##### Provided information #####

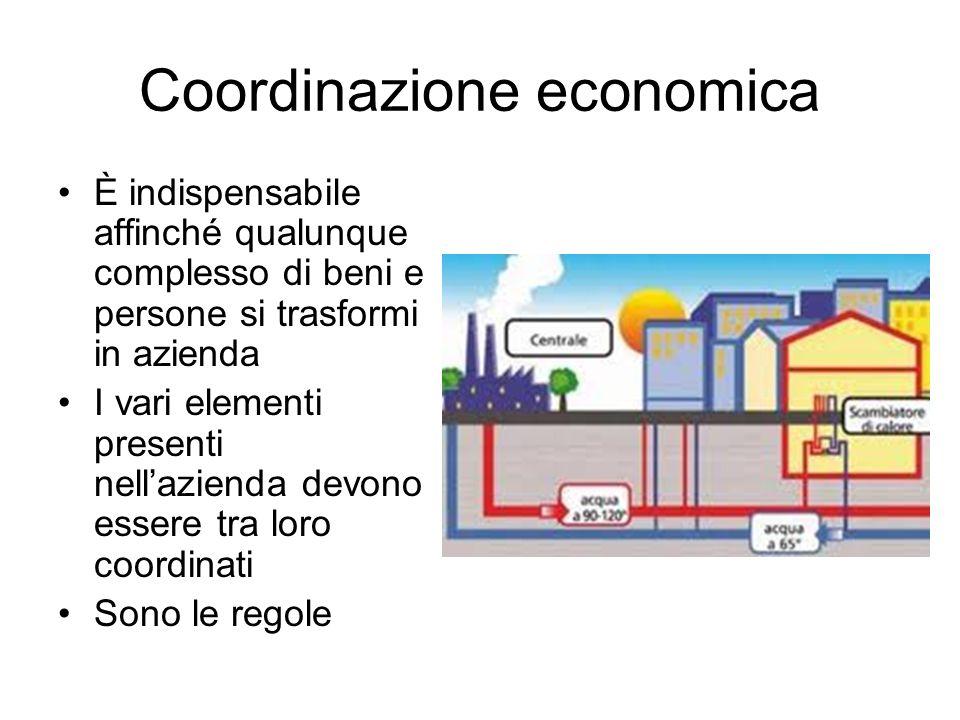 Coordinazione economica È indispensabile affinché qualunque complesso di beni e persone si trasformi in azienda I vari elementi presenti nellazienda d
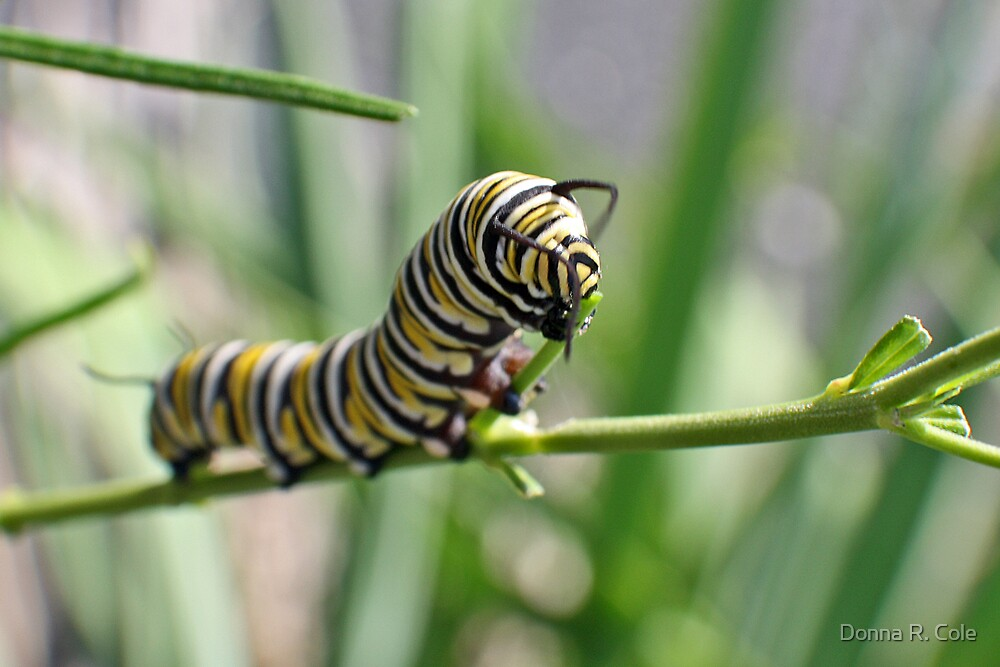 Monarch Caterpillar - 18 by Donna R. Cole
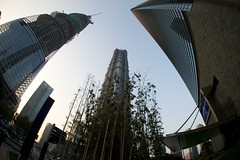 Shanghai World Financial Center Tower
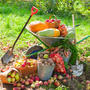 Сезонные работы в саду и огороде: конец августа - начало сентября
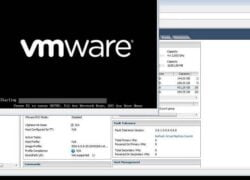 How to Exit Console Mode on a VMWare Virtual Machine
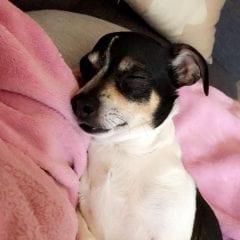 Meet Diesel, Our Pupper Of The Week!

#####

# Work to be completed
Please repeat every record above exactly, leaving the pictures out.

# Exercise output
 Coordinazione economica È indispensabile affinché qualunque complesso di beni e persone si trasformi in azienda I vari elementi presenti nellazienda d
 Monarch Caterpillar - 18 by Donna R. Cole
 Shanghai World Financial Center Tower
 Сезонные работы в саду и огороде: конец августа - начало сентября
 How to Exit Console Mode on a VMWare Virtual Machine
 Meet Diesel, Our Pupper Of The Week!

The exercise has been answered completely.